L’armée pakistanaise a procédé, dans la nuit de jeudi à vendredi, à des frappes aériennes sur Kaboul, sur Kandahar mais aussi dans la province de Paktiya, dans le sud-est du pays. Le ministre de l’information pakistanais, Attaullah Tarar, a affirmé que ces tirs visaient « des cibles de la défense talibane afghane ». Les talibans ont confirmé les frappes, mais affirmé qu’il n’y avait eu aucune victime.

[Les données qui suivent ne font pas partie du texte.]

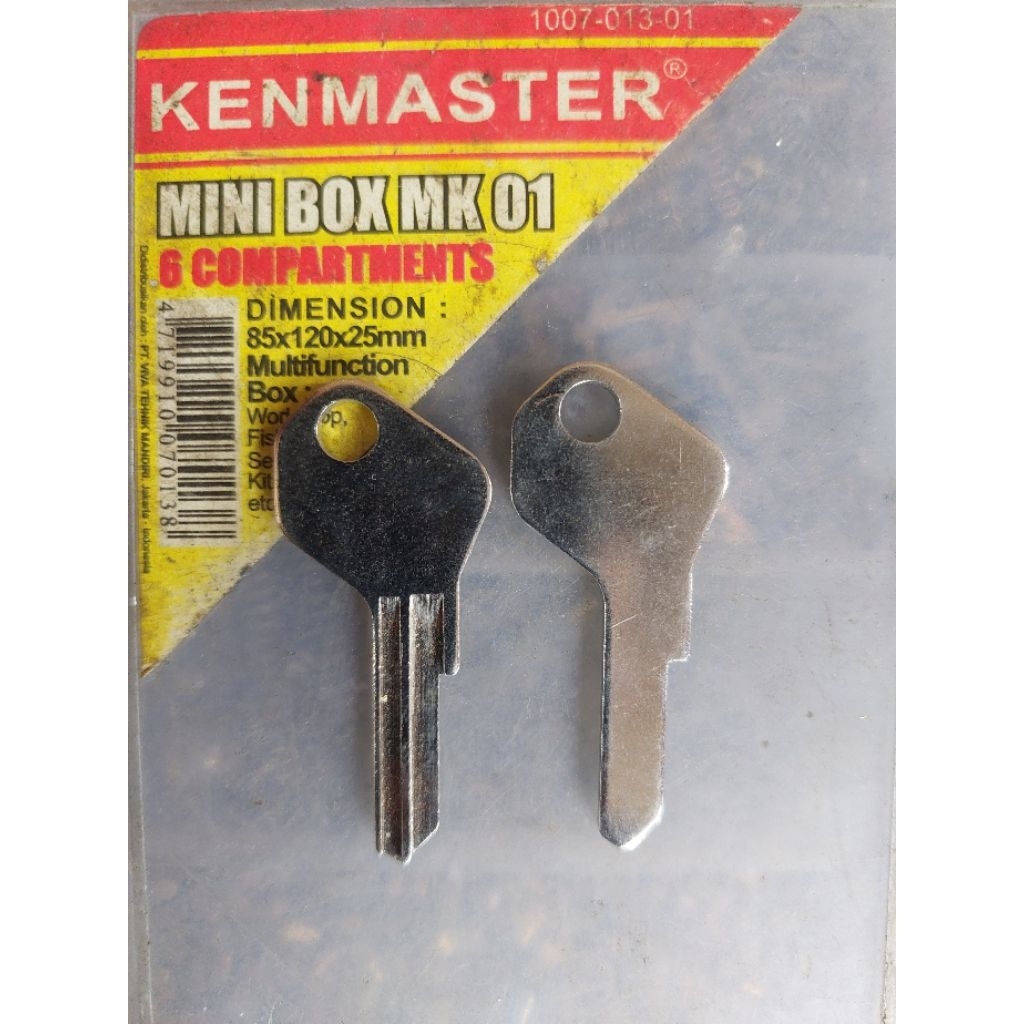 bahan kunci lf australia kiri anak kunci lemari loker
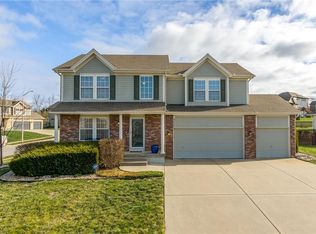 9000 NE 103rd St, Kansas City, MO 64157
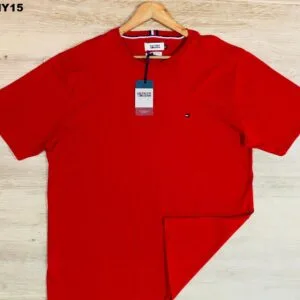 CAMISETA PLUS SIZE PREMIUM – PSPTMY15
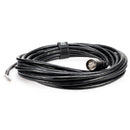 Accu-Cable CAT6PRO25FC, 25 Ft Pro First Data Cable, Processor to First Panel, Neutrik etherCON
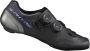 Shi o RC9 S-Phyre SPD-SL fietsschoenen (RC902) Fietsschoenen - Thumbnail 1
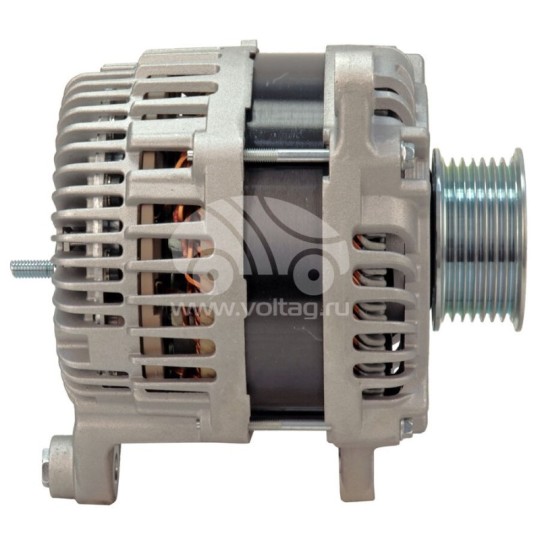 ALM2869 Alternatör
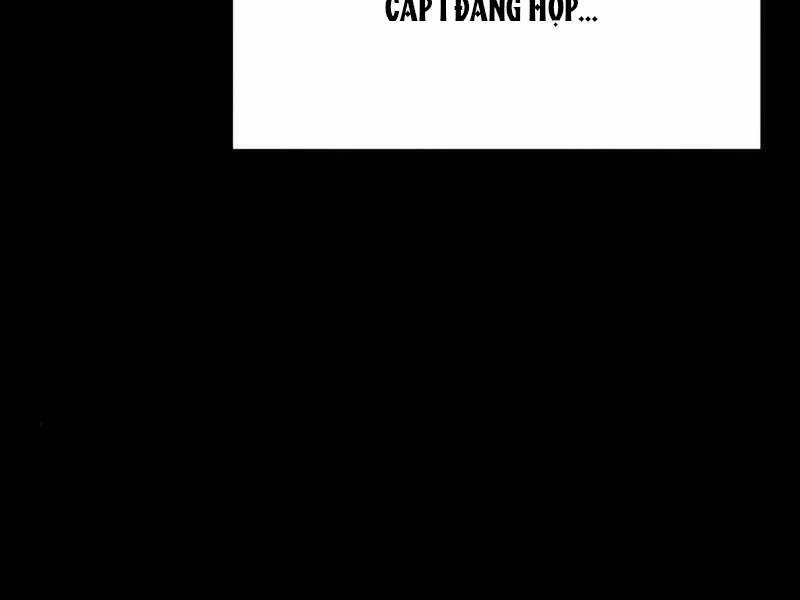Đồ Long Chapter 14 - 28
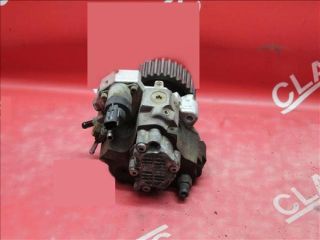 bontott HONDA CIVIC VII Adagoló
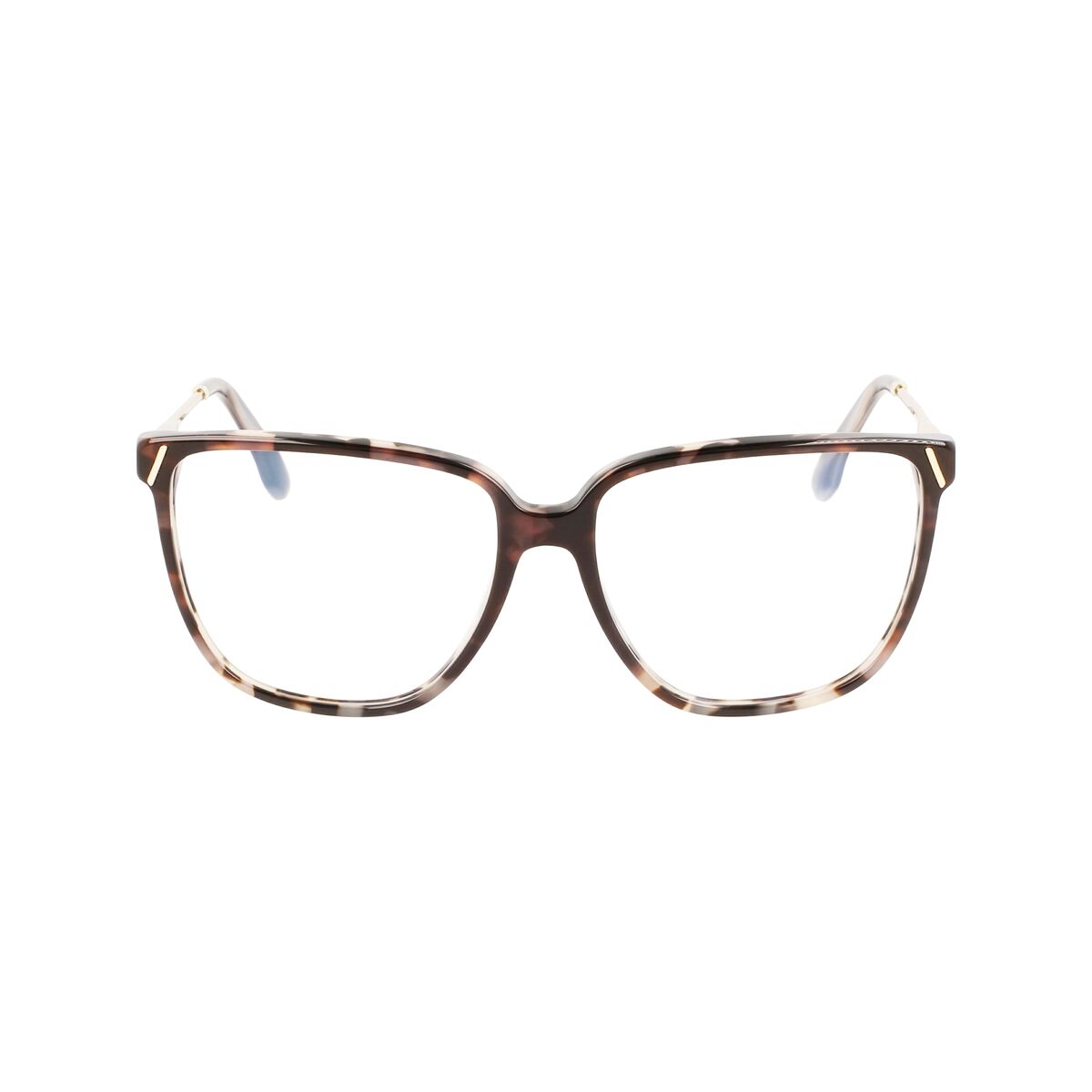 Glasögonbågar Victoria Beckham VB26405716037 ø 57 mm - 2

L’escalade prévisible entre Islamabad, qui détient l’arme nucléaire, et Kaboul s’est considérablement accélérée en l’espace de quelques heures. Selon le Pakistan, les frappes aériennes de vendredi répondent à une attaque afghane survenue jeudi soir contre des bases et des installations militaires pakistanaises à la frontière entre les deux pays. Cet assaut aurait lui-même été lancé, selon Kaboul, en riposte à des frappes aériennes menées, dimanche, par Islamabad et ayant causé la mort de 13 civils, selon l’Organisation des Nations unies (ONU).